● Direction:
Put the text of the records below into a JSON list of strings, one string per line and no blank lines, covering every record. Leave the pictures out of the list.

● Entries shown:
═══
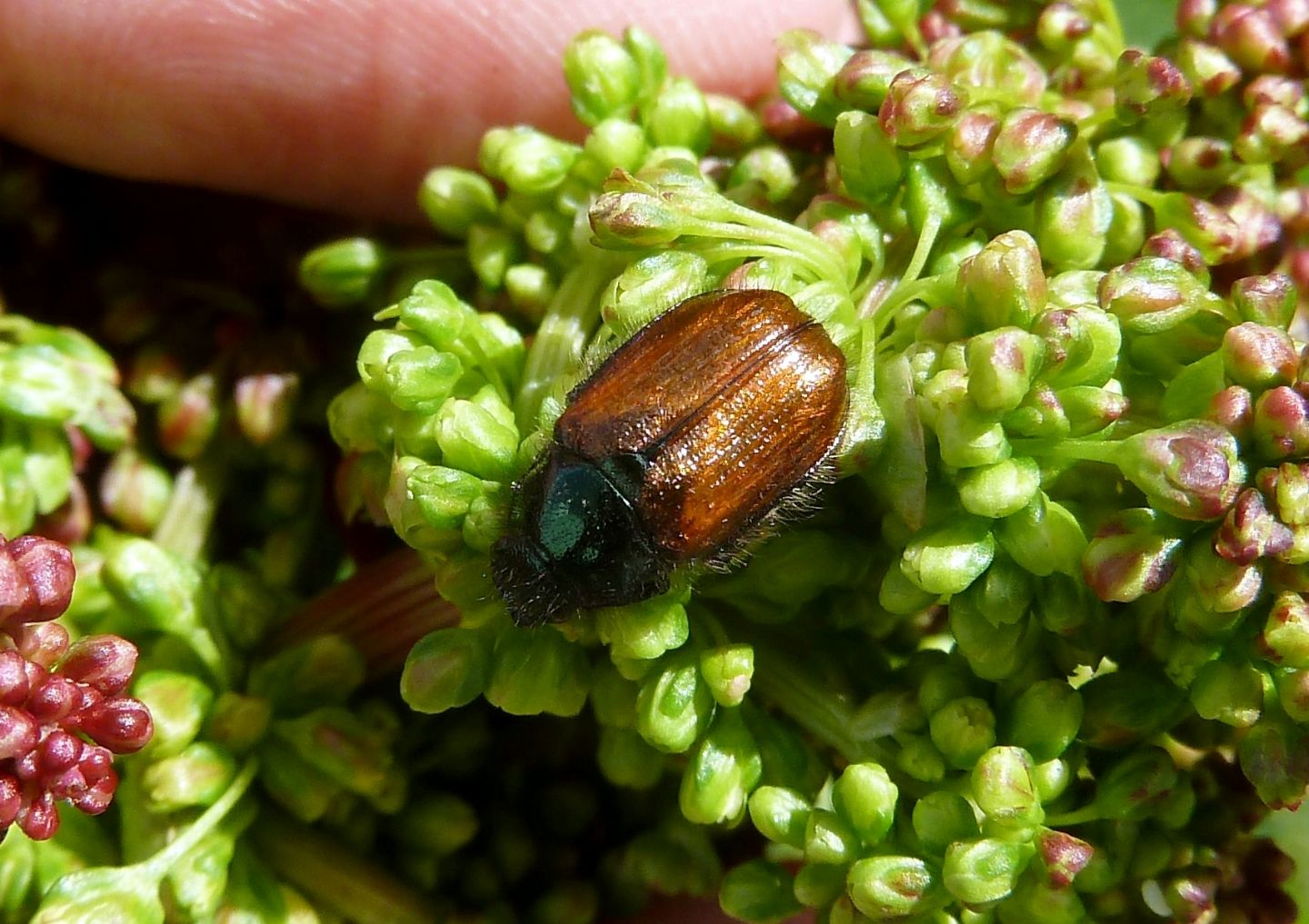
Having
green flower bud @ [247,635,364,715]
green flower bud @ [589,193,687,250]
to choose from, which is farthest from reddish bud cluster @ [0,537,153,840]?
green flower bud @ [589,193,687,250]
═══
● Answer to the task:
[
  "Having",
  "green flower bud @ [247,635,364,715]",
  "green flower bud @ [589,193,687,250]",
  "to choose from, which is farthest from reddish bud cluster @ [0,537,153,840]?",
  "green flower bud @ [589,193,687,250]"
]